In fact, that’s where much of it begins.
His chair faces a microphone connected to a 70-foot tower that enables Roper to switch roles from evangelist to amateur radio operator — handles that turn out to be not so different, after all.
“It’s a hobby I dedicated to use however I could,” said Roper, a full-time evangelist and member of First Baptist Church, Jacksonville. “I promised the good Lord if He’d let me pass (the licensing test) I’d use it to benefit His Kingdom.”
Roper, 66, said he first became interested in radio operation through courses he took in high school. He revived it as a hobby years later to use as a release from the strain of pastoring.

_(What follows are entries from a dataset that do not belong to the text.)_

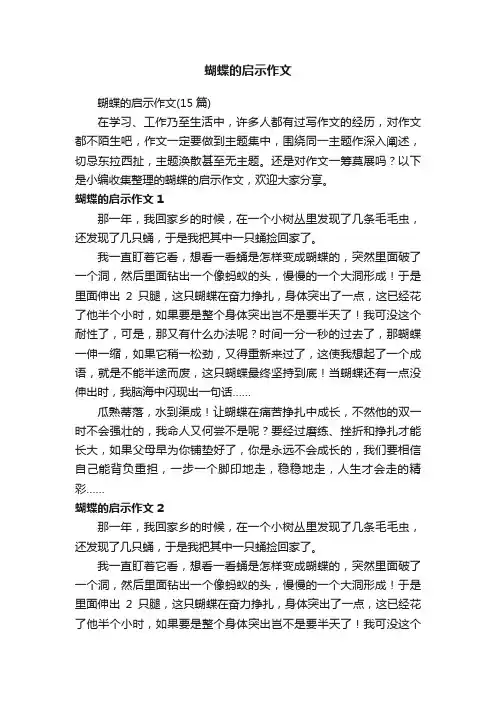 蝴蝶的启示作文

蝴蝶的启示作文(15 篇)

在学习、工作乃至生活中，许多人都有过写作文的经历，对作文都不陌生吧，作文一定要做到主题集中，围绕同一主题作深入阐述，切忌东拉西扯，主题涣散甚至无主题。还是对作文一筹莫展吗？以下是小编收集整理的蝴蝶的启示作文，欢迎大家分享。

蝴蝶的启示作文 1

那一年，我回家乡的时候，在一个小树丛里发现了几条毛毛虫，还发现了几只蛹，于是我把其中一只蛹捡回家了。

我一直盯着它看，想看一看蛹是怎样变成蝴蝶的，突然里面破了一个洞，然后里面钻出一个像蚂蚁的头，慢慢的一个大洞形成！于是里面伸出 2 只腿，这只蝴蝶在奋力挣扎，身体突出了一点，这已经花了他半个小时，如果要是整个身体突出岂不是要半天了！我可没这个耐性了，可是，那又有什么办法呢？时间一分一秒的过去了，那蝴蝶一伸一缩，如果它稍一松劲，又得重新来过了，这使我想起了一个成语，就是不能半途而废，这只蝴蝶最终坚持到底！当蝴蝶还有一点没伸出时，我脑海中闪现出一句话……

瓜熟蒂落，水到渠成！让蝴蝶在痛苦挣扎中成长，不然他的双一时不会强壮的，我命人又何尝不是呢？要经过磨练、挫折和挣扎才能长大，如果父母早为你铺垫好了，你是永远不会成长的，我们要相信自己能背负重担，一步一个脚印地走，稳稳地走，人生才会走的精彩……

蝴蝶的启示作文 2

那一年，我回家乡的时候，在一个小树丛里发现了几条毛毛虫，还发现了几只蛹，于是我把其中一只蛹捡回家了。

我一直盯着它看，想看一看蛹是怎样变成蝴蝶的，突然里面破了一个洞，然后里面钻出一个像蚂蚁的头，慢慢的一个大洞形成！于是里面伸出 2 只腿，这只蝴蝶在奋力挣扎，身体突出了一点，这已经花了他半个小时，如果要是整个身体突出岂不是要半天了！我可没这个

In doing so, he released the gospel into 340 different areas of the world by mailing cards bearing John 3:16 printed in red to those he made contact with through radio.
In 1975 he sent cards to contacts behind the Iron Curtain and in 1992 made contact with King Hussein of Jordan. Both later confirmed to Roper they had received the cards.

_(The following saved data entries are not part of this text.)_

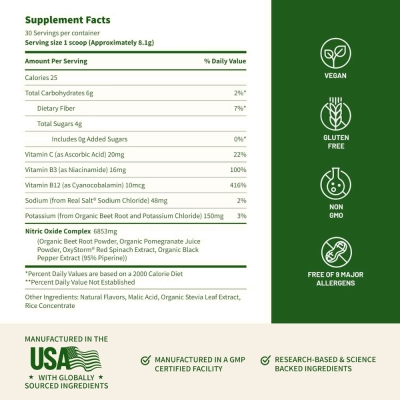 Supplement Facts
30 Servings per container
Serving size 1 scoop (Approximately 8.1g)

| Amount Per Serving | % Daily Value |
|---|---|
| Calories 25 | |
| Total Carbohydrates 6g | 2%* |
| Dietary Fiber | 7%* |
| Total Sugars 4g | |
| Includes 0g Added Sugars | 0%* |
| Vitamin C (as Ascorbic Acid) 20mg | 22% |
| Vitamin B3 (as Niacinamide) 16mg | 100% |
| Vitamin B12 (as Cyanocobalamin) 10mcg | 416% |
| Sodium (from Real Salt® Sodium Chloride) 48mg | 2% |
| Potassium (from Organic Beet Root and Potassium Chloride) 150mg | 3% |

Nitric Oxide Complex 6853mg
(Organic Beet Root Powder, Organic Pomegranate Juice Powder, OxyStorm® Red Spinach Extract, Organic Black Pepper Extract (95% Piperine))

*Percent Daily Values are based on a 2000 Calorie Diet
**Percent Daily Value Not Established

Other Ingredients: Natural Flavors, Malic Acid, Organic Stevia Leaf Extract, Rice Concentrate

VEGAN

GLUTEN FREE

NON GMO

FREE OF 9 MAJOR ALLERGENS

MANUFACTURED IN THE
USA
★ WITH GLOBALLY ★
SOURCED INGREDIENTS

MANUFACTURED IN A GMP CERTIFIED FACILITY

RESEARCH-BASED & SCIENCE BACKED INGREDIENTS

He has also made contact with missionaries in remote parts of the world.
“I’ve been blessed and had a lot of fun with it,” Roper said.
On the radio, everyone is on a first-name basis, and Evangelist Emmett Roper becomes simply Emmett. “I can do it casually, and it opens doors to drop a witness,” he said.
Waves of opportunity
This happened with Bill, the retired Goodyear worker whose radio antenna Roper spotted one day while driving past his house. “I began to know the man, led him to Jesus, then later on preached his funeral,” Roper said.

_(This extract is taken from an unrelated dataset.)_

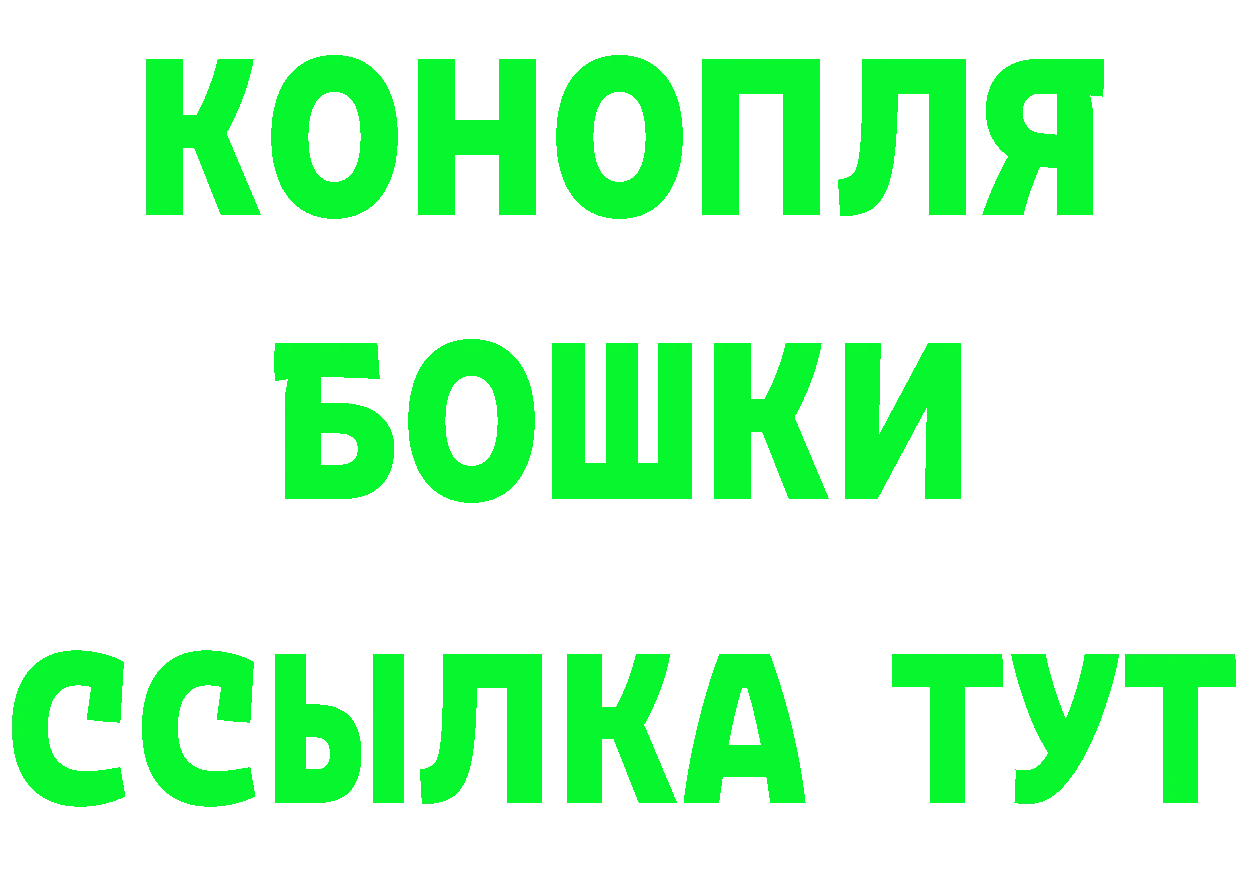 КОНОПЛЯ
БОШКИ
ССЫЛКА ТУТ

It happened too with Lester, the blind man Roper met through radio and to whom Roper began bringing taped versions of The Alabama Baptist every week. Lester became part of Gadsden Amateur Radio Club, which Roper later served as chaplain.
Another contact, Vicki, came to know Roper when her husband was killed in an automobile accident. “I was able to minister to her through radio,” Roper said. “We were a close-knit group.”
Earl McClain of Attalla shared Roper’s heart for radio, a bond that allowed him to talk to his son David, a sergeant in the Air Force Reserve, when the young man served overseas during Operation Desert Storm.
“I’ve helped Emmett, and he’s helped me — we’ve put up antennas together,” McClain said. “But when David radioed from Kuwait, Emmett was the only one who could hear him.”
David’s father and wife spent several evenings at Roper’s house talking with David “loud and clear in Webster’s Chapel all the way from Kuwait.”
It’s been a lifetime of ministry for Roper, not just isolated instances, McClain said. “He’s one of the finest guys I’ve known. He’s tops in my book.”
The evangelist has a unit in his car for use while traveling to meetings where he’s committed to preach. “It’s my mission,” Roper said, and evangelism of a different sort. Laws prohibit operators from preaching on the radio, but that doesn’t prevent off-the-air ministry to contacts.
“I have to be law-abiding, but I still try to use it to reach people for Jesus,” Roper said. For 29 years he has sent the cards out weekly, bearing only John 3:16.
“That’s all I say,” Roper said. It’s all he believes he needs to say.